Little Snitch 6 Help

restore-model

$ littlesnitch restore-model --help
usage: littlesnitch restore-model [-hl] [-m backupUID > localUID, ...] [-p
     <password>] [<input file>]
  -h, --help
        Print a short help and exit.
  -l, --list-users
        Do not actually restore, just list users contained in the file.
  -m, --map-users backupUID > localUID, ...
        Provide a mapping between backup and local user-IDs.
  -p, --password <password>
        Optional. When importing a configuration.xpl file from a different
        computer, the "Little Snitch Encryption Key" from the system keychain
        may be required.

This command imports backups and configuration database files from various versions of Little Snitch. You can use it to import backups in JSON format, backups from Little Snitch 3, 4 and 5 as well as current configurations from other instances of Little Snitch 3, 4, 5 or 6.

Backups and configuration databases usually contain settings for all users on the computer. Users are identified by their Unix User Identifier, a small integer number. When you import data from a different computer, users may have different identifiers and you may want to tell Little Snitch which user on the old computer corresponds to which user on the new computer.

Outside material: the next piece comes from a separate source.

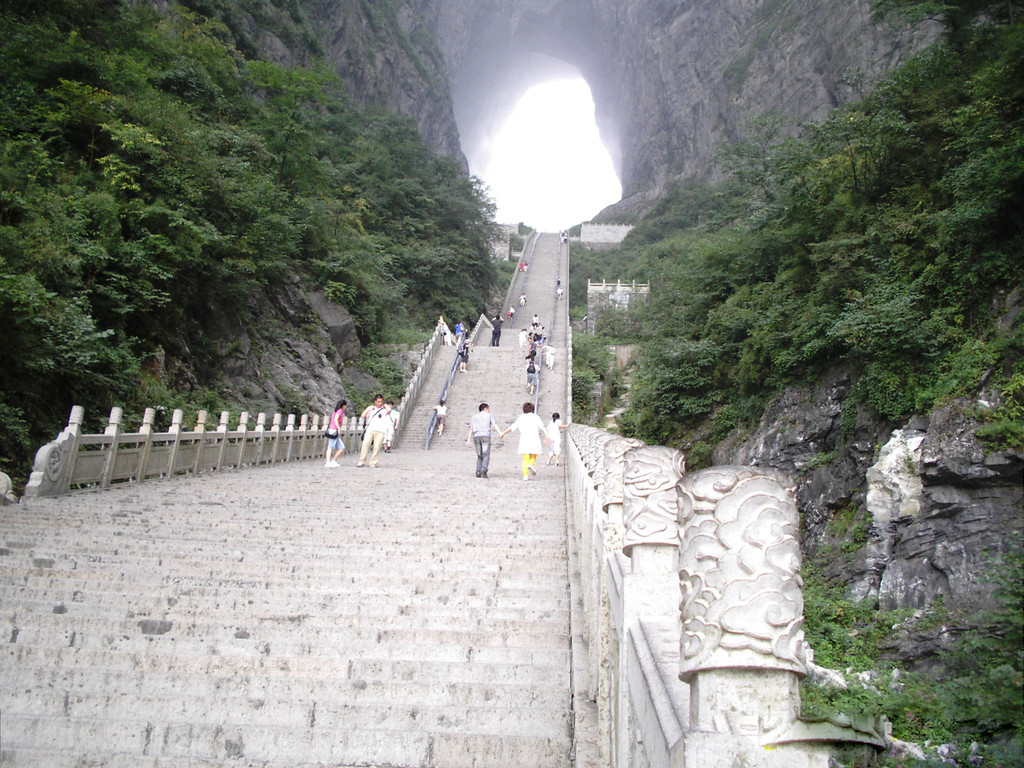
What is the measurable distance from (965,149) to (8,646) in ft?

If you import data from a different computer, first list the users in the archive:

$ sudo littlesnitch restore-model --list-users ~/LittleSnitch-2019-10-15.xpl
   uid: short name       full name
----------------------------------------------------------------------
     0: root             System Administrator             (86 rules)
   248: _mbsetupuser     -                                (7 rules)
   501: user1            First User                       (403 rules)
   502: user2            Second User                      (55 rules)

User names help you with the mapping. If no user names are available, you can probably distinguish users by the number of rules. User 248 in the example above never really used Little Snitch. And you can see that user 501 was primarily active while 502 probably was a test account.

If you want to import a backup as-is, just use (with the example backup file from above):

sudo littlesnitch restore-model ~/LittleSnitch-2019-10-15.xpl

However, if you have a different User ID on the new computer, you need to set a mapping:

$ id -u
502

$ sudo littlesnitch restore-model --map-users "0 > 0, 501 > 502" ~/LittleSnitch-2019-10-15.xpl

Rules and settings from users which are not mapped are discarded.

If you need to perform any automated changes in the data model, you can export a JSON model with export-model, modify the resulting JSON code in whatever way you like and re-import it with restore-model.

Note that restoring a backup disables command line access if it was disabled at the time the backup was made!